TASK GOAL:
Resume the article about the novel The Secret Life of Damian Spinelli, starting right after its final sentence.

DOCUMENT EXTRACT:
The Secret Life of Damian Spinelli
- First edition
- Author: Carolyn Hennesy
- Language: English
- Genre: Mystery
- Publisher: Hyperion
- Publication date: April 5, 2011
- Publication place: United States
- Media type: Print (Hardcover)
- Pages: 256
- ISBN: 1-4424-0853-7

= The Secret Life of Damian Spinelli =

2011 novel by Carolyn Hennesy

The Secret Life of Damian Spinelli is a 2011 novel written by Carolyn Hennesy. The novel is a tie-in to the television soap-opera General Hospital, as the writing and publication were featured in the series.

==Background==
The writing of The Secret Life of Damian Spinelli was a storyline on General Hospital, during late 2010 and early 2011. The story featured Damian Spinelli, enlisting Diane Miller to help him write a novel based on his private investigator persona. In January 2011, it was announced that the book would be published.

The book was written by Carolyn Hennesy, who is known for her Pandora book series, and portrays Diane Miller on General Hospital. The book was released on April 5, 2011 which coincided with the series' 48th anniversary. Hennesy said of the book's connection to film noir, "It's not just a nod: it's a whole interpretive dance. When I was approached to write the book from Damian Spinelli's point of view, I was able to incorporate my intense love of film noir and noir fiction. Dashiell Hammett, Raymond Chandler, Orson Welles -- you name it! That combines so well with Spinellis' alter ego, which is right out of "The Third Man" and "Key Largo". That was just a fortuitous blessing."

STUDY MATERIAL:

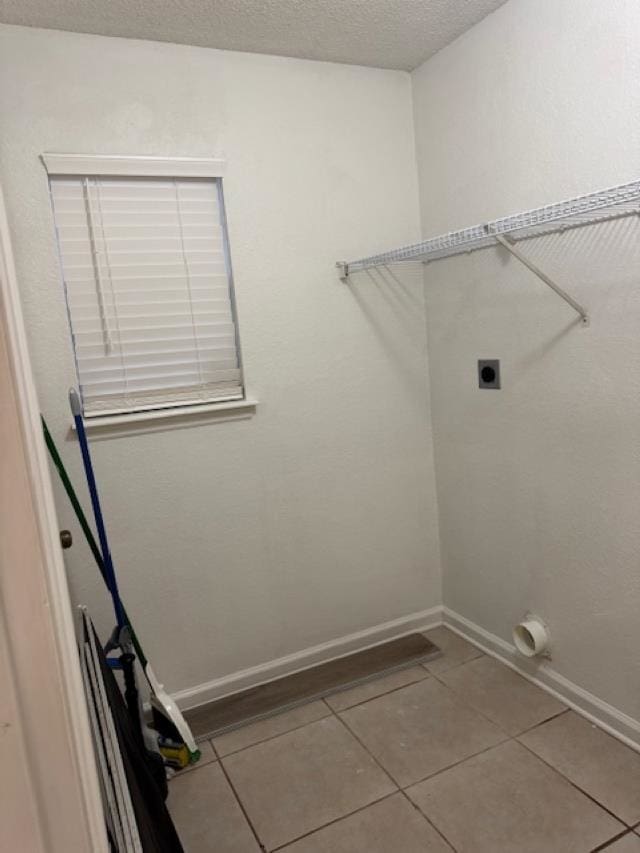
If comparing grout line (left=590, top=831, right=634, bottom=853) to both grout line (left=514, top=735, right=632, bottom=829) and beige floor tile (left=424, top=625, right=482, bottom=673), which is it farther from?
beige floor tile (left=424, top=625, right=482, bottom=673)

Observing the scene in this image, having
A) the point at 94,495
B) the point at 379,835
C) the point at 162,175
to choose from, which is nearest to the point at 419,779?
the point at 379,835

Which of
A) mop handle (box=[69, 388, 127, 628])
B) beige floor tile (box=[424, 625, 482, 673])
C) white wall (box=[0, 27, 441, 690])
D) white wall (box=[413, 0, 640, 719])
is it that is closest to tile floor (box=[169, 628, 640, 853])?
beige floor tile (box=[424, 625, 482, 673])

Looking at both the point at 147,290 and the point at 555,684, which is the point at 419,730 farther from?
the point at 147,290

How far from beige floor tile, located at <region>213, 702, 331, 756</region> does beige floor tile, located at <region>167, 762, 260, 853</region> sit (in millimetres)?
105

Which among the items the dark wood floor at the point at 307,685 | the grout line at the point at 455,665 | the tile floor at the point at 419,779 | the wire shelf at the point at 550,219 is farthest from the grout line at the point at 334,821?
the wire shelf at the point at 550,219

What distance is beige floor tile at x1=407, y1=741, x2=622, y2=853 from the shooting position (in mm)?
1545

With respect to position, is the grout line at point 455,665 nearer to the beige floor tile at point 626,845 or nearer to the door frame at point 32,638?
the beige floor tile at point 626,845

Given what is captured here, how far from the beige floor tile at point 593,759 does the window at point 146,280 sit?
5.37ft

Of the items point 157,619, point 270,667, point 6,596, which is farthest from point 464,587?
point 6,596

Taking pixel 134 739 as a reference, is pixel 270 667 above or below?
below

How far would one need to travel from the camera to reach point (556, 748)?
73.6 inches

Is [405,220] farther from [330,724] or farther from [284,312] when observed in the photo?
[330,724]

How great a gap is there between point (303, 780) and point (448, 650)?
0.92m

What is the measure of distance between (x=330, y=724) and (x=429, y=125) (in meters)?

WRITTEN RESPONSE:
Hennesy spoke about being approached to write the novel during an interview with Xfinity, "About a year and a half ago Jill Farren Phelps approached me and said that all the higher ups at ABC and the publishing house, Hyperion, and Disney and because of the Pandora series they knew that I was already a published author. So they’re the ones who actually approached me, would I like to write a fictionalized account of all the characters in Port Charles from Spinelli’s point of view. I don’t think I actually have the imagination to pitch the idea to them. They came to me and it took off from there."

Hennesy has talked about what it was like to write the novel, "At one point I stopped and said, 'I didn't write that.' In the book, I wrote 'cheesy grits'. Believe me, there's a difference. I've eaten my way through Georgia on book tours here, so yes, it was important to get that correct. We write what we know. Thank you, Atlanta! Because I am a published author, it was a tiny stroke of genius to have the actress playing the character write the book too. For months, I walked up to my 'General Hospital' co-workers in the make up room and whispered, 'You know, I'm writing a chapter about you in the book.' I actually walked up to Jane Elliot [who plays wealthy Tracy Quartermaine] and said, 'Would you mind acting out a scene for me as Tracy in an opium den?' She loved it!""

==Plot==
The Secret Life of Damian Spinelli follows the adventures of private investigator, Damian Spinelli, as he attempts to solve several cases around Port Charles.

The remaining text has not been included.